Google Search could morph into an AI assistant
For years, Google Search has been the go-to platform for finding answers online. But in 2025, it seems Google doesn’t just want to help you search—it wants to do the searching for you.
During the company’s recent earnings call, CEO Sundar Pichai hinted at the next phase of Search’s evolution: a more AI-driven experience that goes beyond retrieving information to actively processing and presenting it—much like a personal AI assistant.
If this sounds familiar, that’s because Google has been heading in this direction for a while. Its AI Overviews, rolled out in May 2024, already summarize answers at the top of search results. But now, Google is looking to deepen AI’s role in Search with plans to integrate the platform with systems like Project Astra, a multimodal AI that can process live video, and Gemini Deep Research, which helps generate long-form reports from the web.

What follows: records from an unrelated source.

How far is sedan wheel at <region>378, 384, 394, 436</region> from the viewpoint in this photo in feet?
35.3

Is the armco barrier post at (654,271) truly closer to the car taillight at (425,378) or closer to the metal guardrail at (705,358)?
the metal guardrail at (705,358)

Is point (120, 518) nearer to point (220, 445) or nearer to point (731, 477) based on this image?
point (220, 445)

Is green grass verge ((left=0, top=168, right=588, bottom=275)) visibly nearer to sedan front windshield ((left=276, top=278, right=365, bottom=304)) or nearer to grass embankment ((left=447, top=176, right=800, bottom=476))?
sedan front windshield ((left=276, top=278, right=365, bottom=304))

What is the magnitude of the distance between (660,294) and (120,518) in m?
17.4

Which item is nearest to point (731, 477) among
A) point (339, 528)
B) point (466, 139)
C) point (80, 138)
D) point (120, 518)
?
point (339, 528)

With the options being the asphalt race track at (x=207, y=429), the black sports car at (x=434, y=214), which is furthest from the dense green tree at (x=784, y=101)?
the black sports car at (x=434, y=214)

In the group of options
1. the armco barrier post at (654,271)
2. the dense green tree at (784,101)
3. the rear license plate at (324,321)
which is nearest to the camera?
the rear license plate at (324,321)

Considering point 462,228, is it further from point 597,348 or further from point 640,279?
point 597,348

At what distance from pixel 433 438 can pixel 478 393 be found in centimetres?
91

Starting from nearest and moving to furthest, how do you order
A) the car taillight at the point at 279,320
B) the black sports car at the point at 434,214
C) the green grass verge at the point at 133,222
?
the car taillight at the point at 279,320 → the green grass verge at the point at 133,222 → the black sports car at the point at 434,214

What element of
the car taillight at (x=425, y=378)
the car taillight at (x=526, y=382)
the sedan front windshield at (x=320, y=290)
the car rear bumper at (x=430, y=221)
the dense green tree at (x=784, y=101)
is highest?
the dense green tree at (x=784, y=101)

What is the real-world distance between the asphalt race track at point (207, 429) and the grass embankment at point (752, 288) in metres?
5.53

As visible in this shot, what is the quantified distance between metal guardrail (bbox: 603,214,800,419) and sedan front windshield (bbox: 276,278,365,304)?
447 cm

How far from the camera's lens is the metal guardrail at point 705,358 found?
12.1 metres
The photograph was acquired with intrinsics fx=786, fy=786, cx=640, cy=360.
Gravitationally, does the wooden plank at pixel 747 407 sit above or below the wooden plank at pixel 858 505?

Google’s plans don’t stop there. Pichai also referenced Project Mariner, an AI agent that can interact with websites on behalf of users—potentially reducing the need for people to visit pages themselves.

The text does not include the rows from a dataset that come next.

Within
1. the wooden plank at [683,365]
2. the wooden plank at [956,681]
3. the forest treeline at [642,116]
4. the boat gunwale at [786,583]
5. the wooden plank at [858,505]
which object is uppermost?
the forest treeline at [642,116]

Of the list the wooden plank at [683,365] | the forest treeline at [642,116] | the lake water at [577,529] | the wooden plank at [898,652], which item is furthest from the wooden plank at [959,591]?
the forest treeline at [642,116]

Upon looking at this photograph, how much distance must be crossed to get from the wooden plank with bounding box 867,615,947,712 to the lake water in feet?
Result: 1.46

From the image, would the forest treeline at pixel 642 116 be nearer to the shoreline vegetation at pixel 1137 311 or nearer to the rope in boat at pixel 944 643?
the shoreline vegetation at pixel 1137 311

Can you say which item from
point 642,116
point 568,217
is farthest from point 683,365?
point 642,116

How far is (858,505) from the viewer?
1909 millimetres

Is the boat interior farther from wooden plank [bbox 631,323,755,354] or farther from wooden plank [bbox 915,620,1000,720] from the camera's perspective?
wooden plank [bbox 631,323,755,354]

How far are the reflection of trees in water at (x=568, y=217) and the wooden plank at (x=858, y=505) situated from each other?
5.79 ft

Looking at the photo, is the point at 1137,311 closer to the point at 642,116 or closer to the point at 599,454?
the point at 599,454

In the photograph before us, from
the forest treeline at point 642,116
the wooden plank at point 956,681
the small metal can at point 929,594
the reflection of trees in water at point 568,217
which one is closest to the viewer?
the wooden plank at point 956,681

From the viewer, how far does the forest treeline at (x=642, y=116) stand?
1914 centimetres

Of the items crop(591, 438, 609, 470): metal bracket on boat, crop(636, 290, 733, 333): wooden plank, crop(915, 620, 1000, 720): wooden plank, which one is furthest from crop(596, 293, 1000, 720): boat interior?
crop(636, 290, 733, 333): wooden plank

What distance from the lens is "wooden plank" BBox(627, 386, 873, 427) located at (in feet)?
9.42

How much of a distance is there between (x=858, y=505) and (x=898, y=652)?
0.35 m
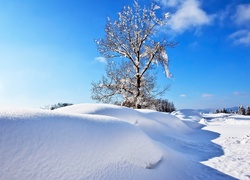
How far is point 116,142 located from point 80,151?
2.38ft

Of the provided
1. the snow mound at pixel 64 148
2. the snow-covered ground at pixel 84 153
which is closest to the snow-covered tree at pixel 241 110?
the snow-covered ground at pixel 84 153

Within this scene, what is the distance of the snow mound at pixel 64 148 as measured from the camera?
227 centimetres

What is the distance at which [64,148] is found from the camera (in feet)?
8.66

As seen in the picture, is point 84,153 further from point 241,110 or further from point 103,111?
point 241,110

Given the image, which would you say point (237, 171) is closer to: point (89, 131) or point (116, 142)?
point (116, 142)

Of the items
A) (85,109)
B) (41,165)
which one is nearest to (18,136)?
(41,165)

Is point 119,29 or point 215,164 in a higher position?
point 119,29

This shift comes as Google faces increasing pressure from AI-first search competitors. In December 2024, Google Search still dominated the GenAI search race, thanks to its AI overview, with 16.5 billion U.S. visits—30 times more than ChatGPT’s 517 million. But ChatGPT’s numbers more than doubled year-over-year, showing that AI-driven search experiences are gaining traction.
Now, rather than ceding ground, Google wants to merge the chatbot-like experience of AI assistants with traditional search. Pichai even suggested that follow-up questions and conversational interactions could soon become a core part of Search.
It’s an ambitious push, but it also raises big questions. If Search becomes more like an AI assistant, will people still need to visit websites for answers? And if AI is doing more of the work for users, what does that mean for businesses relying on Google’s traffic?
If Google pulls this off, it could reshape how billions of people interact with the web. But given how AI Overviews launched with bizarre answers—like telling users to put glue on their pizza—it still has a lot to prove.